The Pill Is Linked to Depression—Here's What You Need to Know
It's common knowledge that hormonal fluctuations associated with birth control and monthly cycles can greatly influence your mood. But a new study from the University of Copenhagen has unveiled a startlingly strong link between hormonal contraceptives and depression—a serious side effect that hasn't been adequately researched until now. What's more concerning is the fact that this connection would likely have influenced many women's decisions to go on the pill in the first place, especially among teenagers.
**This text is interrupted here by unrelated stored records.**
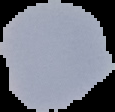

Summary:
  - Preparation: thin blood smear
  - Image size: 115×112 pixels
  - Image type: cell region segmented out of the field of view; surrounding area masked to black
  - Malaria status: uninfected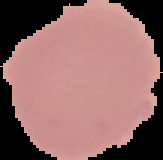

image type = cell region segmented out of the field of view; surrounding area masked to black
preparation = thin blood film
image size = 163×160 pixels
result = no Plasmodium parasites detected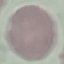
Result: no malaria parasites detected. Photographed with a smartphone camera at the microscope eyepiece. Thin smear of blood. Cell patch, automatically extracted from a larger field of view and resized to 64 × 64 pixels. Giemsa-stained preparation.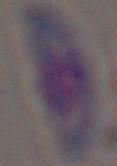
The new study is the most significant of its kind, with researchers studying over 1 million Danish women between the ages of 15 and 34 for 13 years. The team found "an increased risk for first time use of an antidepressant and first diagnosis of depression … among users of different types of hormonal contraception, with the highest rates among adolescents," according to the study abstract. More specifically, women taking combined oral contraceptives (those that contain estrogen and progestin) were 23% more likely to be diagnosed with depression, compared to 34% more likely for those taking progestin-only pills. Unfortunately, popular pill alternatives, such as the hormonal IUD, fared much worse than both types of oral contraceptives.
Although manufacturers already list "mood changes" and the risk of worsening depression as potential side effects of hormonal contraceptives, they have never uncovered such a strong connection between hormonal contraception and depression diagnoses. Moving forward, this is something that should be communicated before deciding to go on the pill, especially if patients have experienced symptoms of depression before.